(Data listing)
#####

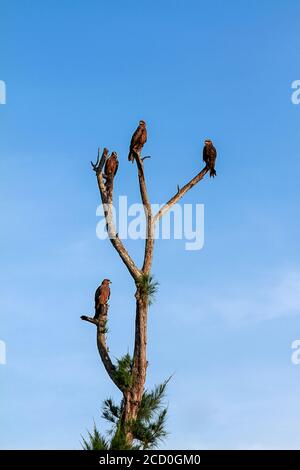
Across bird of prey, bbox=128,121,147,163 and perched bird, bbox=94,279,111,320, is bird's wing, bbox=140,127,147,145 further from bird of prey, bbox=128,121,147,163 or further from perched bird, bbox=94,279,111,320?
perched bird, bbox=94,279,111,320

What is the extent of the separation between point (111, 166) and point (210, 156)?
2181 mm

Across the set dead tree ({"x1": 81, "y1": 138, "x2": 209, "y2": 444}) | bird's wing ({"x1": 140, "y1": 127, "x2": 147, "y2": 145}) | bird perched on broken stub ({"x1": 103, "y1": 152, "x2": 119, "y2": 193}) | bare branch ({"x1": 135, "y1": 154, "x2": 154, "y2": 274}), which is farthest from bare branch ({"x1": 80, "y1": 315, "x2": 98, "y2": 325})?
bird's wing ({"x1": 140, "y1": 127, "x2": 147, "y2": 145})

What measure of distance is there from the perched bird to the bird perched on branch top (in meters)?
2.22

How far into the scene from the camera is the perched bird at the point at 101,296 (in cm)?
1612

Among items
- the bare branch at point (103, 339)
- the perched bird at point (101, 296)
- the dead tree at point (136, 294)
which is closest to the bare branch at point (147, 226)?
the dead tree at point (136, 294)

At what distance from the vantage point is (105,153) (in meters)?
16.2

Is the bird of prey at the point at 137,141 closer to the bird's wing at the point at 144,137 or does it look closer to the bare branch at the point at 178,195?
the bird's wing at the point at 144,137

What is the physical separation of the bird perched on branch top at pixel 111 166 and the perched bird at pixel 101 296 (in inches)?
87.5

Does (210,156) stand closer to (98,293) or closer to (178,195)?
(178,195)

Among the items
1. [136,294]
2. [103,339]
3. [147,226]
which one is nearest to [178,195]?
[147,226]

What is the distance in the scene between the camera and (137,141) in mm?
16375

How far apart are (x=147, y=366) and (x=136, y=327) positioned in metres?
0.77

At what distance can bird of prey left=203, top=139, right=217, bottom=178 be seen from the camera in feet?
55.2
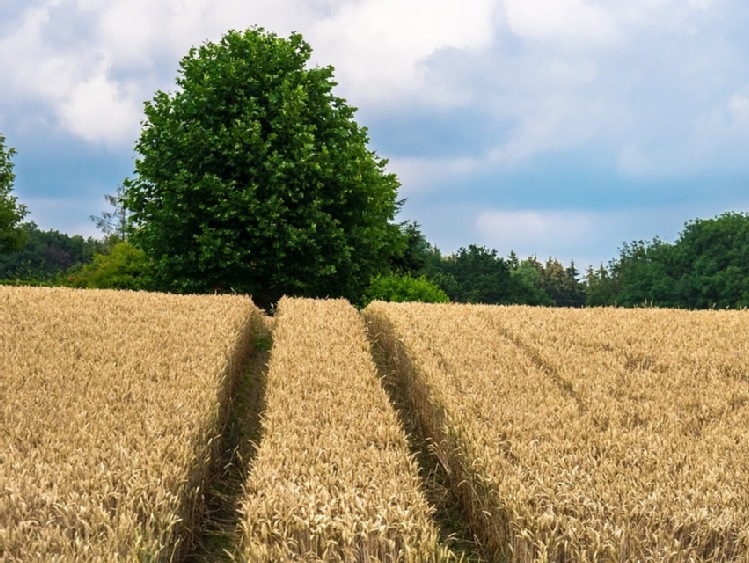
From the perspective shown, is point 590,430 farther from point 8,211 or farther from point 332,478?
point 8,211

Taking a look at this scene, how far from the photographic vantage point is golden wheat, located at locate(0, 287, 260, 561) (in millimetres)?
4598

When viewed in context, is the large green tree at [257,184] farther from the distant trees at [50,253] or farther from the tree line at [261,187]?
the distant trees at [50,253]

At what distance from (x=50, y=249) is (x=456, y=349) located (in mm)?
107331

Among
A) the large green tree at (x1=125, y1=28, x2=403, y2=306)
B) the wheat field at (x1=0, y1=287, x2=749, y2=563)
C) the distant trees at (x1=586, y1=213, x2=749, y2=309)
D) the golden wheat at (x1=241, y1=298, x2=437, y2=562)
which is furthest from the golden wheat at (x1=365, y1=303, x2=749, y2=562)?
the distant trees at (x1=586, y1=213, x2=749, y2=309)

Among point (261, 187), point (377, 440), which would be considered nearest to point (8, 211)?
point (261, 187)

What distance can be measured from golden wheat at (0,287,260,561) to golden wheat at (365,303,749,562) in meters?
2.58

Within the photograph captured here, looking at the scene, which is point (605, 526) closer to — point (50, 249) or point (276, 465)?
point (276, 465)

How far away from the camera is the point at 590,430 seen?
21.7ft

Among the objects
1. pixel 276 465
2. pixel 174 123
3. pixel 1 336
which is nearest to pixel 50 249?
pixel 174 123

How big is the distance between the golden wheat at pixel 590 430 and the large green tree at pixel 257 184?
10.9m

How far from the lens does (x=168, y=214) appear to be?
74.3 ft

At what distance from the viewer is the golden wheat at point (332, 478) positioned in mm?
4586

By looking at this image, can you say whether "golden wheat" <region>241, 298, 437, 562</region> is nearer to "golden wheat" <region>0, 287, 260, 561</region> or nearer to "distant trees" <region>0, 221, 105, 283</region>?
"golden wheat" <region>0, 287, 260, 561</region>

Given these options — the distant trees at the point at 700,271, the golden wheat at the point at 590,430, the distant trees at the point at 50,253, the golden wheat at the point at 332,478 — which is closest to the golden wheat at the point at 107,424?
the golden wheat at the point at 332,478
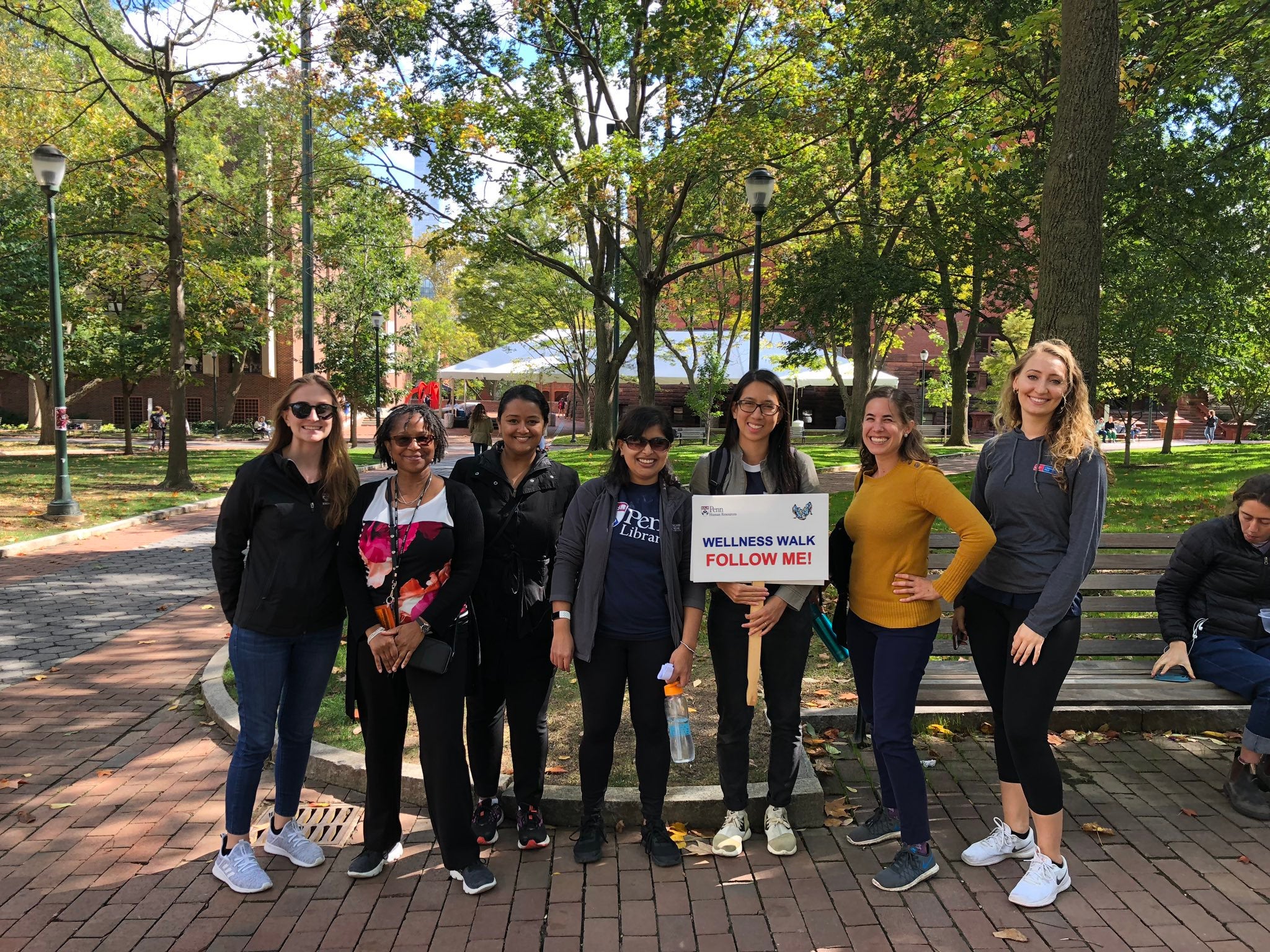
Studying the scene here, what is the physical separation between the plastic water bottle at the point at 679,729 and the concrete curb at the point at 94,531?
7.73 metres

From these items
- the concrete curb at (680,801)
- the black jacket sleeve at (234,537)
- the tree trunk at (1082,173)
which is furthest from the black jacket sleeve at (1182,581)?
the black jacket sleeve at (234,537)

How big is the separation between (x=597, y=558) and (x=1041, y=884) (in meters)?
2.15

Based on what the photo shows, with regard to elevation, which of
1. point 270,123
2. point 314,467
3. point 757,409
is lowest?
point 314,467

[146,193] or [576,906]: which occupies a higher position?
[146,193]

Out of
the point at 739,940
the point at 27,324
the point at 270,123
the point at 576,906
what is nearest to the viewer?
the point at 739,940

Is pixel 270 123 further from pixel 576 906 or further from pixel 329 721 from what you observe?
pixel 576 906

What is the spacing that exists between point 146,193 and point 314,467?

#####

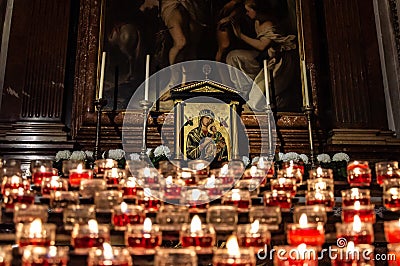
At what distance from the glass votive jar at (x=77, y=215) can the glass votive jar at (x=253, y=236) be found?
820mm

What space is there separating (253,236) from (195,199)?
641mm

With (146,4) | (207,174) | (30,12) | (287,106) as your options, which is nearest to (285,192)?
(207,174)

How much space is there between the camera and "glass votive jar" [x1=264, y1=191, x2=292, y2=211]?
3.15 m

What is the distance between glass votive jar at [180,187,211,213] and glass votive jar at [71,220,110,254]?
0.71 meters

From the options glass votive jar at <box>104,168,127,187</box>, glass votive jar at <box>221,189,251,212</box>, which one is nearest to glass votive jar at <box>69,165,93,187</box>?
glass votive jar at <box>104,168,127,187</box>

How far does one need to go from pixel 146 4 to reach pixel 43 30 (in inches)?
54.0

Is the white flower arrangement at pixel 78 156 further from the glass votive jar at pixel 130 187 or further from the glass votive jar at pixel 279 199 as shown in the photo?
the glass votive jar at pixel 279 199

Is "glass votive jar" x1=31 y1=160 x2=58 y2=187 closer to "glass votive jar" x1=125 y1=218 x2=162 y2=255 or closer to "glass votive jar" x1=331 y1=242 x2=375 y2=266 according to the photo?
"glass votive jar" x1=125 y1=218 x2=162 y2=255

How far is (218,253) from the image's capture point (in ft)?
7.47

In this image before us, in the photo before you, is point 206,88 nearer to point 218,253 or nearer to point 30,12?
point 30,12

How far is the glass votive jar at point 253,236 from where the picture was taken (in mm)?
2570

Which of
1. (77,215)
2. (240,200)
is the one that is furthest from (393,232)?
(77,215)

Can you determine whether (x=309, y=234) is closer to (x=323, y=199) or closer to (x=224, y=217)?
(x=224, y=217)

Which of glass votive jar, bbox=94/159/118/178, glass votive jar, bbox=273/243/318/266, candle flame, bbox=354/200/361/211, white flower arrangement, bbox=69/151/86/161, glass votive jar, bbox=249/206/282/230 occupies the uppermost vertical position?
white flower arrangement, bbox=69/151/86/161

#####

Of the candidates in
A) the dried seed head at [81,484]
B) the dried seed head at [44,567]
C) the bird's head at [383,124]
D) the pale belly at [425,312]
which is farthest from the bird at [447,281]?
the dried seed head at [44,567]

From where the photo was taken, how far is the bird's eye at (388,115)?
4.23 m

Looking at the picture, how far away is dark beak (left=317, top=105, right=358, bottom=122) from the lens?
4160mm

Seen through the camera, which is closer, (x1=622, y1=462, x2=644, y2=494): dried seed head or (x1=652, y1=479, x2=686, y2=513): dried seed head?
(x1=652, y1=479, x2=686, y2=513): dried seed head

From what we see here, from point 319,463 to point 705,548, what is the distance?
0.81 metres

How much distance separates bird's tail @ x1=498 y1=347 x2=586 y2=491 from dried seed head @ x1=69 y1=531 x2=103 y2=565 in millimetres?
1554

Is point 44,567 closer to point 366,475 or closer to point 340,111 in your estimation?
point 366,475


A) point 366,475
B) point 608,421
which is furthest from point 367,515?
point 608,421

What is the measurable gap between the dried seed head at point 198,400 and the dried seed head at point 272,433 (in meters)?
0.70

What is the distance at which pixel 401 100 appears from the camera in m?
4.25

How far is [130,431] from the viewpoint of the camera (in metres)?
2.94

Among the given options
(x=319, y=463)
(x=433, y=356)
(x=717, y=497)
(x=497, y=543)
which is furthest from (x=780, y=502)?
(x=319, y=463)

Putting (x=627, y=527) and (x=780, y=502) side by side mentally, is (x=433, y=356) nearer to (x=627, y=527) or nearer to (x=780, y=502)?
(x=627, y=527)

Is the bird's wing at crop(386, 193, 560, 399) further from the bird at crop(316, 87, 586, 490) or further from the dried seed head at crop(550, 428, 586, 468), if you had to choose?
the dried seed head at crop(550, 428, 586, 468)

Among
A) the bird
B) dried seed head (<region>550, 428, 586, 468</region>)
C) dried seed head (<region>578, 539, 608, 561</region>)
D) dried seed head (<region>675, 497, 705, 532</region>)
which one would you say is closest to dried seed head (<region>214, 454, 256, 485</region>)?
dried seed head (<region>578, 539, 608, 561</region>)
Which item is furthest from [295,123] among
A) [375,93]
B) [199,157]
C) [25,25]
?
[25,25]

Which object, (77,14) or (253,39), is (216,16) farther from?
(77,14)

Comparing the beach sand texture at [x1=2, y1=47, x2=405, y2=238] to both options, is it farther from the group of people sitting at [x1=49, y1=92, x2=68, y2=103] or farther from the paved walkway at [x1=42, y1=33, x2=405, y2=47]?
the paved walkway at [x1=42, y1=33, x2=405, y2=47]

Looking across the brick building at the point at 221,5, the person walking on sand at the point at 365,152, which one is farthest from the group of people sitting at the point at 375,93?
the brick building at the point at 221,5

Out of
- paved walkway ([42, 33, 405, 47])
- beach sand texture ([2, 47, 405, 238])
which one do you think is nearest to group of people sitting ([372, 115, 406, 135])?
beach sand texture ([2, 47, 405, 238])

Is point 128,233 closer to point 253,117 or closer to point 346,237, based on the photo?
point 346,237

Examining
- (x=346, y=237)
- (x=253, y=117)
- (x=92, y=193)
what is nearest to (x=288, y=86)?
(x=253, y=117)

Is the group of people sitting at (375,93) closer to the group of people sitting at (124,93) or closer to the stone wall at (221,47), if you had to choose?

#####

◆ WORK TO DO ◆
Report every line of the records above that contains the string "beach".

◆ EXPECTED ANSWER ◆
Comparing the beach sand texture at [x1=2, y1=47, x2=405, y2=238] to both options, is it farther from the group of people sitting at [x1=49, y1=92, x2=68, y2=103] or farther from the paved walkway at [x1=42, y1=33, x2=405, y2=47]?
- beach sand texture ([2, 47, 405, 238])
beach sand texture ([2, 47, 405, 238])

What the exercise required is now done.